Readings: Sharon Roberts, ‘Minor concerns: representations of children and childhood’, 2006; Svetlana Boym, ‘Nostalgia and its discontents’, 2007 [site]

Week 6:

Museums and Heritage: A Costume Drama?

Mon 29 April, 11-5: Hampton Court trip (jointly with LVT class): meet Waterloo station 11am.

This week, we consider the role of museums in staging identity, not only in terms of (say) costume and dress, but in the broader sense of the performance of social rituals.

Readings: Lipscomb, “Historical Authenticity and Interpretative Strategy at Hampton Court” [site]; Dolman and Thurley articles [site]

[Optional] Tues 30 April: 2-4.30pm: Visit to Modern (St Paul’s tube, Central line).

Wed 1 May, 10.30-12.30: Monticello class; 2-4pm: Petrie and Grant Museums, UCL

Reading: Petrie Museum of Egyptian Antiquities brochure [introduction]; Kathryn Sheppard, ‘Flinders Petrie and Eugenics at UCL’, 2010.[site]

Thurs 2 May, 10-12: Stanley Kubrick and David Adjaye exhibitions, (tube: High St Ken, Circle line)

Week 7

Life under Glass: Collecting Nature

Wed 8 May: Day trip - Kew Gardens (11.30am-4pm)

How do zoological exhibitions and botanical gardens dramatise our dominion over nature?

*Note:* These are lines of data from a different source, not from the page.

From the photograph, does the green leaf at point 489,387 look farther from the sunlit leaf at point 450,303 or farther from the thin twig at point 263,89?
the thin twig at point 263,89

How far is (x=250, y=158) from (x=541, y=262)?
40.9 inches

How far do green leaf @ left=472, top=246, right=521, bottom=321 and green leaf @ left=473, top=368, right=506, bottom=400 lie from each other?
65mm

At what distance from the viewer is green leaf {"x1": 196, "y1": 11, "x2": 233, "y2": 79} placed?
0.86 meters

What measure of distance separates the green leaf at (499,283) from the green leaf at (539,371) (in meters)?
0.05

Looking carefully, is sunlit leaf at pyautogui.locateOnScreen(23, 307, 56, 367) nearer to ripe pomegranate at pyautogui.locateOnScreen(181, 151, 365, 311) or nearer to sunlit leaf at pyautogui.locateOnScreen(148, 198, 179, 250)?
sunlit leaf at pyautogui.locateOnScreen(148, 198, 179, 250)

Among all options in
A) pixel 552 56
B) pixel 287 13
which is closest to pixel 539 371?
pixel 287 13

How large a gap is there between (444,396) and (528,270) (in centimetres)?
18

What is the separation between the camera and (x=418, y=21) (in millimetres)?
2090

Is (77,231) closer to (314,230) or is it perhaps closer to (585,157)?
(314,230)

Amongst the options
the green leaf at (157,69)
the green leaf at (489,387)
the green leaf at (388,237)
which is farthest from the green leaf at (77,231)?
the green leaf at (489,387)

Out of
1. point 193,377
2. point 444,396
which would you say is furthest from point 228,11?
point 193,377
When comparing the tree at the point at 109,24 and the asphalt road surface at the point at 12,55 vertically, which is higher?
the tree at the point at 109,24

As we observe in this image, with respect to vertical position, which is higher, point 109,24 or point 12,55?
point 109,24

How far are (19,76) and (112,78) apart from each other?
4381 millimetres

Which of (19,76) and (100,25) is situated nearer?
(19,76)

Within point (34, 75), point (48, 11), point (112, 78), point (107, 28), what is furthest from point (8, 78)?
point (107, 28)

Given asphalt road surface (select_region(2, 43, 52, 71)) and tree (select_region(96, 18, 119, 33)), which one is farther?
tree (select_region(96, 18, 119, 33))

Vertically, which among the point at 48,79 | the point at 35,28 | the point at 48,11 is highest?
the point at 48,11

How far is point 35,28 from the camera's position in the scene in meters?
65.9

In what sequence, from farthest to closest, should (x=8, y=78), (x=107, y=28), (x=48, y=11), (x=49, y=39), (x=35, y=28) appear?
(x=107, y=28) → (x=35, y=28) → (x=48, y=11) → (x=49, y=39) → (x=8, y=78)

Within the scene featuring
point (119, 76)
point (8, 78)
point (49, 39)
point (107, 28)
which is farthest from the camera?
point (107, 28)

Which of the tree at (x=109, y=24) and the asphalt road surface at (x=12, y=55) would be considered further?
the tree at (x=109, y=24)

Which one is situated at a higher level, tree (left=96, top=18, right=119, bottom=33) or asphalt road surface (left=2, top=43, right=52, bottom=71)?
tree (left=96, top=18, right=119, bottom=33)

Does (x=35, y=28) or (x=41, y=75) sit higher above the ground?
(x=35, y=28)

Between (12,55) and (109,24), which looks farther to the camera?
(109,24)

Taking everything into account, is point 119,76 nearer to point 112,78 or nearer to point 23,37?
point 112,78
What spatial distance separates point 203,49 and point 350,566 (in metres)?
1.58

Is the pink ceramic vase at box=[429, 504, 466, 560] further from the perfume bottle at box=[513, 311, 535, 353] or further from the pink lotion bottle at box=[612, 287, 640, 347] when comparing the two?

Is this dominion derived from the Bible, from modern science, or even from male attitudes to a ‘female’ nature? How have empire and globalisation changed our relationship to the natural world? In what ways did gardening become associated with Englishness and Britishness?

Readings: C. Yanni, ‘Divine Display or Secular Science’, 1996; J. Murphy, ‘Environment and Imperialism’, 2009; C. Merchant, ‘Dominion Over Nature’, 1980; Lucile Brockway, ‘Plant Imperialism’ http://www.britishempire.co.uk/science/agriculture/plantimperialism.htm

Thurs 9 May, 10am-12pm: ( tube)

Reivisiting the theme of Empire and Orient/Occident, plus museums of personality – the house of a rich and successful 19th c. artist, the president of the Royal Academy, who created an ‘Arab Hall’.